AREA EURO – Una settimana importante non tanto dal lato dei dati in uscita (lo ZEW aprirà la tornata di indagini di fiducia di dicembre, ma i miglioramenti dovrebbero essere meno accentuati rispetto al mese scorso, e la produzione industriale di ottobre è vista in moderato aumento in Francia e Italia e viceversa in calo nella media eurozona), quanto soprattutto per gli eventi in calendario tra giovedì e venerdì: la riunione della BCE dovrebbe essere interlocutoria, ma non si possono escludere revisioni al ribasso sulle stime macroeconomiche; il Consiglio europeo esaminerà varie questioni importanti, tra cui la revisione del trattato che istituisce il meccanismo europeo di stabilità, il completamento dell’unione bancaria e lo stato dell’arte su Brexit; su quest’ultimo tema, sarà decisivo l’esito delle elezioni politiche generali nel Regno Unito.

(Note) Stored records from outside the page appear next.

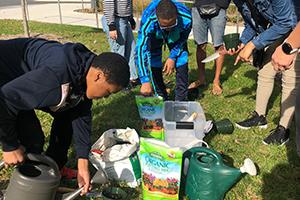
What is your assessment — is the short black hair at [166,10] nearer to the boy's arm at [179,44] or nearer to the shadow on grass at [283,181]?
the boy's arm at [179,44]

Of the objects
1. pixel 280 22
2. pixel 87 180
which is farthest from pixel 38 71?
pixel 280 22

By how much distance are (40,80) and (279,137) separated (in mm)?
2445

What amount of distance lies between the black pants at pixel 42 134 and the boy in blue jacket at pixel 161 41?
103 centimetres

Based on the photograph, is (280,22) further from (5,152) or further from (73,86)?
(5,152)

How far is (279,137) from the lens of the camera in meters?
3.66

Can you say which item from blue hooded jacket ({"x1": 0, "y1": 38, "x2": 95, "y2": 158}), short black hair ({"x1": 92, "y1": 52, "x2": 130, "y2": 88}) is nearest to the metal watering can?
blue hooded jacket ({"x1": 0, "y1": 38, "x2": 95, "y2": 158})

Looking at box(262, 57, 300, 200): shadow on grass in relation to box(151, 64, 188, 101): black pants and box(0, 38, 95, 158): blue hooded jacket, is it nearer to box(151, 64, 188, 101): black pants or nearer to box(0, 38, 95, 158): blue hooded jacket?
box(151, 64, 188, 101): black pants

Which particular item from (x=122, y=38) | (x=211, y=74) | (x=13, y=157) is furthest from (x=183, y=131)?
(x=211, y=74)

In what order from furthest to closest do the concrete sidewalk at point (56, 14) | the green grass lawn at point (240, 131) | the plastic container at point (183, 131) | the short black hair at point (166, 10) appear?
the concrete sidewalk at point (56, 14) → the short black hair at point (166, 10) → the plastic container at point (183, 131) → the green grass lawn at point (240, 131)

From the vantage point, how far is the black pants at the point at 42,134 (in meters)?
2.65

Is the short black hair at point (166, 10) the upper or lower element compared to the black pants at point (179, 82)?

STATI UNITI – La settimana ha diversi dati di rilievo in uscita, ma il focus sarà sulla riunione del FOMC. La Fed dovrebbe confermare la fase di pausa sui tassi, mantenendo l’impegno a modificare la propria stance in caso di cambiamento “significativo” dello scenario. Fra i dati di novembre, le vendite al dettaglio saranno importanti per valutare la tenuta dei consumi, che avevano segnato un rallentamento alla fine dell’estate: la previsione è di moderata riaccelerazione in parte grazie alla ripresa del comparto auto, dopo lo sciopero dei lavoratori di GM. Il CPI di novembre dovrebbe confermare il trend moderato di variazioni dello 0,2% m/m per l’indice core.